■ Required action:
Repeat the full listing that follows, word for word.

■ Records supplied:
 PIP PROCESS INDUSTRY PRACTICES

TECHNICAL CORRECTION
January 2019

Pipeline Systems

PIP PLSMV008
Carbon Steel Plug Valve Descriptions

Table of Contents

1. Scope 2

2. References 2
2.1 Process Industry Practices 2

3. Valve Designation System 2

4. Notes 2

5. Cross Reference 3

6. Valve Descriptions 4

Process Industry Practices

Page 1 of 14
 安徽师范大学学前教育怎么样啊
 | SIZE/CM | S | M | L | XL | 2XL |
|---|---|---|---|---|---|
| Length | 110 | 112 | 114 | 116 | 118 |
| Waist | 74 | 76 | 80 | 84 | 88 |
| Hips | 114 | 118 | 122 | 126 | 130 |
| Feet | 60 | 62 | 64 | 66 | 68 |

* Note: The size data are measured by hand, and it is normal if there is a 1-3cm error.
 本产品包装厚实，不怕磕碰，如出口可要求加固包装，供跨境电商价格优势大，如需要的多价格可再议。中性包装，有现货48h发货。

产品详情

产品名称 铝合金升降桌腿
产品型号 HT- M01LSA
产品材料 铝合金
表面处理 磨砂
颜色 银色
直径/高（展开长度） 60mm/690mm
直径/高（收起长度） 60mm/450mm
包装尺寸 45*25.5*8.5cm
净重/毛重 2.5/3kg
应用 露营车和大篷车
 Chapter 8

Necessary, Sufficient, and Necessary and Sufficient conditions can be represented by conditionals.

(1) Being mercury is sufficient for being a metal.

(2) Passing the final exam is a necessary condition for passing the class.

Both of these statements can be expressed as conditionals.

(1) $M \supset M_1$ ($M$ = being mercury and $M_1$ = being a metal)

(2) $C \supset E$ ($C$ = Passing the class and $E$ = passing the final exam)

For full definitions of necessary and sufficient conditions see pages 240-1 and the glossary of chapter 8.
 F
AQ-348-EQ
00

■ Solution:
 PIP PROCESS INDUSTRY PRACTICES

TECHNICAL CORRECTION
January 2019

Pipeline Systems

PIP PLSMV008
Carbon Steel Plug Valve Descriptions

Table of Contents

1. Scope 2

2. References 2
2.1 Process Industry Practices 2

3. Valve Designation System 2

4. Notes 2

5. Cross Reference 3

6. Valve Descriptions 4

Process Industry Practices

Page 1 of 14
 安徽师范大学学前教育怎么样啊
 | SIZE/CM | S | M | L | XL | 2XL |
|---|---|---|---|---|---|
| Length | 110 | 112 | 114 | 116 | 118 |
| Waist | 74 | 76 | 80 | 84 | 88 |
| Hips | 114 | 118 | 122 | 126 | 130 |
| Feet | 60 | 62 | 64 | 66 | 68 |

* Note: The size data are measured by hand, and it is normal if there is a 1-3cm error.
 本产品包装厚实，不怕磕碰，如出口可要求加固包装，供跨境电商价格优势大，如需要的多价格可再议。中性包装，有现货48h发货。

产品详情

产品名称 铝合金升降桌腿
产品型号 HT- M01LSA
产品材料 铝合金
表面处理 磨砂
颜色 银色
直径/高（展开长度） 60mm/690mm
直径/高（收起长度） 60mm/450mm
包装尺寸 45*25.5*8.5cm
净重/毛重 2.5/3kg
应用 露营车和大篷车
 Chapter 8

Necessary, Sufficient, and Necessary and Sufficient conditions can be represented by conditionals.

(1) Being mercury is sufficient for being a metal.

(2) Passing the final exam is a necessary condition for passing the class.

Both of these statements can be expressed as conditionals.

(1) $M \supset M_1$ ($M$ = being mercury and $M_1$ = being a metal)

(2) $C \supset E$ ($C$ = Passing the class and $E$ = passing the final exam)

For full definitions of necessary and sufficient conditions see pages 240-1 and the glossary of chapter 8.
 F
AQ-348-EQ
00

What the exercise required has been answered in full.